Insonnia

L’insonnia è un disturbo caratterizzato da un’insufficienza (per durata, continuità e qualità) del sonno; spesso è concausa e/o conseguenza di svariate condizioni patologiche come, per esempio, disturbi organo-viscerali, ansia, depressione, stati dolorosi di origine osteo-muscolo-articolari, dipendenze, cefalee, disturbi della personalità, disturbi ossessivo compulsivi etc.
Abbiamo bisogno del sonno come dell’aria e dell’acqua!
Purtroppo, i mutamenti sociali, avvenuti in quest’ultimo cinquantennio, hanno gradualmente prodotto una generalizzata diminuzione del tempo dedicato al sonno. Oggi, rispetto a una cinquantina di anni fa, si dorme circa un’ora e mezza in meno al giorno; ciò in virtù anche di una clamorosa diffusione dell’insonnia come vero e proprio disturbo cronico.
Uno stato di insonnia cronica determina un circolo vizioso che conduce inesorabilmente a uno stato di grave stress.

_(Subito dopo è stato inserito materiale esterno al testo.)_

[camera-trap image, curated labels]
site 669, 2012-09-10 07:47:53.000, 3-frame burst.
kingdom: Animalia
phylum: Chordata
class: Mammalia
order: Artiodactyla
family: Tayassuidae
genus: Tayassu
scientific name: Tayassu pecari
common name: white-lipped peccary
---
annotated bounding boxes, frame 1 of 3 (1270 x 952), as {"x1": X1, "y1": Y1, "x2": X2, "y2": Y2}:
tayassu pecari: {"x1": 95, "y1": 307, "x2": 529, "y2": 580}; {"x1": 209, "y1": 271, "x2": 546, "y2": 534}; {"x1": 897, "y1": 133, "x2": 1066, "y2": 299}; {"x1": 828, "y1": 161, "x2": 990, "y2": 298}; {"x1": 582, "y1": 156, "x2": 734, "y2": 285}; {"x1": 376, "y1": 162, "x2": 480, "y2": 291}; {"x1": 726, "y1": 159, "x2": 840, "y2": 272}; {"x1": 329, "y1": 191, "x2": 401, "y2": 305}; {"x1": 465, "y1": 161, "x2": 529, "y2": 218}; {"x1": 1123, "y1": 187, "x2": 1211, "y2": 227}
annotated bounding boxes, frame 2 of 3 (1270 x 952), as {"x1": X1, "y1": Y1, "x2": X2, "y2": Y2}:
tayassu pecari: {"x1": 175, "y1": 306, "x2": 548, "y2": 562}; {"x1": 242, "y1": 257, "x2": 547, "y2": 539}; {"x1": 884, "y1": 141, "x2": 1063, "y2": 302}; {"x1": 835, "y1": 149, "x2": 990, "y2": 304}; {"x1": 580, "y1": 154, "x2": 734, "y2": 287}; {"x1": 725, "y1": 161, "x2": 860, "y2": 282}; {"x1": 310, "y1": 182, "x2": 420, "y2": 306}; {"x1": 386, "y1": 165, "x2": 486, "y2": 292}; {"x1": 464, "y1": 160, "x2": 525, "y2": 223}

Effetti negativi della privazione del sonno

L’insonnia provoca un progressivo e ingravescente stato di distress che, se non curato, è destinato a divampare come un incendio che si autoalimenta!
Le funzioni cognitivo-emotive sono le prime a manifestare segni di disagio attraverso sintomi che testimoniano il calo della capacità di attenzione, apprendimento, memoria, logica, ragionamento e linguaggio e che si accompagnano a sbalzi umorali, ansia, depressione, irritabilità, aggressività, stanchezza cronica etc. Avviene, inoltre, una disregolazione generalizzata di tutte le funzioni basilari come la digestione, la difesa immunitaria, la sessualità, il metabolismo, l’attività regolativa del sistema neuro endocrino etc. Un ulteriore, esempio, oltre quello già citato, delle numerosissime patologie fortemente correlate all’insufficienza cronica del sonno sono gli inestetismi, l’alterazione della tolleranza al glucosio, l’impotenza, l’obesità, il Morbo di Alzheimer etc.
Curare con efficacia il paziente affetto da insonnia presuppone un impegno doveroso teso a personalizzare e rendere più completa possibile la terapia.
La NeuroRiflessoTerapia personalizzata cura, (presto, bene e in modo duraturo) l’insonnia e tutti gli stati patologici a essa correlata!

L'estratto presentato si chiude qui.